▸ GOAL: Write out the data word for word, beginning with the line that contains "What is the exact" and ending with the line that contains "1722 millimetres", with both of those lines included.

▸ EXERCISE MATERIALS:
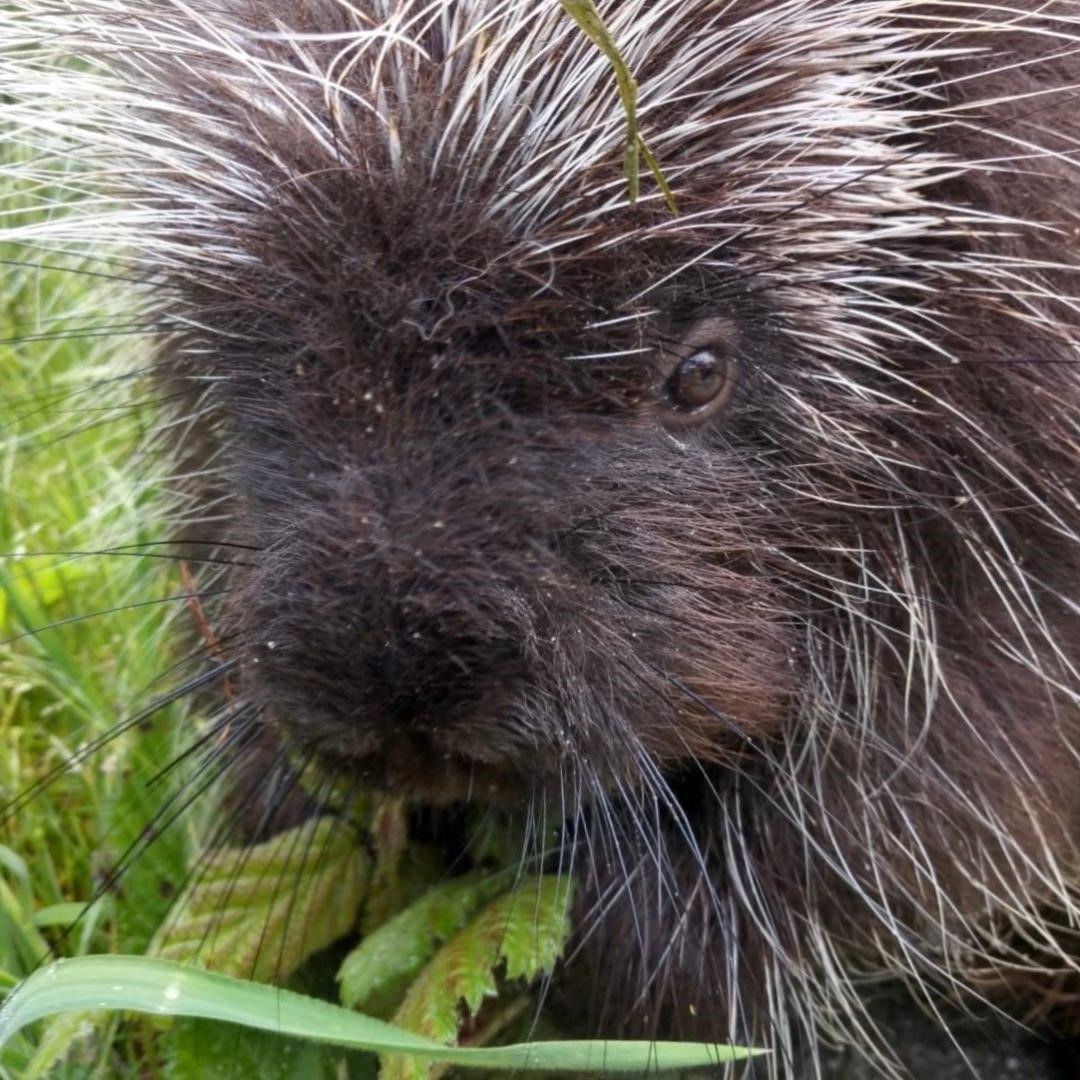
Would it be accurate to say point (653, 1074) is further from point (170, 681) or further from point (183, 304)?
==
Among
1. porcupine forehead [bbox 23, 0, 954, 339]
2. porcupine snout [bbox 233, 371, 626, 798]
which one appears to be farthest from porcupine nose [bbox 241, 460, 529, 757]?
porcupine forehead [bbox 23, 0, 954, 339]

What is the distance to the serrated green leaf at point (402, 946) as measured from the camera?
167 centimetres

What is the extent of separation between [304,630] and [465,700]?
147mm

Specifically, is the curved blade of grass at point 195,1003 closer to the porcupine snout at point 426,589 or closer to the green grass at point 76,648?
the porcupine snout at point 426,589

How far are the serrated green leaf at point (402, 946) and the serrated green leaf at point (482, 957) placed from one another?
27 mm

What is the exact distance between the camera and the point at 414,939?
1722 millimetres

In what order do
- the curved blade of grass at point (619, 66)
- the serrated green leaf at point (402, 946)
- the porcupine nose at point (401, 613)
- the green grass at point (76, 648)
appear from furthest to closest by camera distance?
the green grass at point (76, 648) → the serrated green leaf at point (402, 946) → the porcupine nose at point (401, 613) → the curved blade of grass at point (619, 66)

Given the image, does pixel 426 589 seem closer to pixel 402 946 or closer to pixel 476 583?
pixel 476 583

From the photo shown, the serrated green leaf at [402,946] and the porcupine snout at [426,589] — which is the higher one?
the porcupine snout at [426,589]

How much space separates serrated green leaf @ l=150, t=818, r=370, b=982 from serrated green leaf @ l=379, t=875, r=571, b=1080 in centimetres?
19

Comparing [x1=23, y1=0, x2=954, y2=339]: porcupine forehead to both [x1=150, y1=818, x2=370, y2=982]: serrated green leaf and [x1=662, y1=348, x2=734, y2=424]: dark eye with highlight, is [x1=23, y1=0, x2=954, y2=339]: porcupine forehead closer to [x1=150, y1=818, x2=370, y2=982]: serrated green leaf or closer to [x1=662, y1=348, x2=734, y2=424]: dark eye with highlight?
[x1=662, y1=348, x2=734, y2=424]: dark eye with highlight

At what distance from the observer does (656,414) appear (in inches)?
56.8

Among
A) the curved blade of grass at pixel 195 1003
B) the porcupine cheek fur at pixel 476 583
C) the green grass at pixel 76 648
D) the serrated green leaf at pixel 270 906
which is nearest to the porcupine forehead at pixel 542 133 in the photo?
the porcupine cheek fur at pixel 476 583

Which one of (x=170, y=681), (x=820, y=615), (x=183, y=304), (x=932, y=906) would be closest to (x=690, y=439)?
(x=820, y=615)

▸ FULL SOLUTION:
What is the exact distance between the camera and the point at 414,939?
1722 millimetres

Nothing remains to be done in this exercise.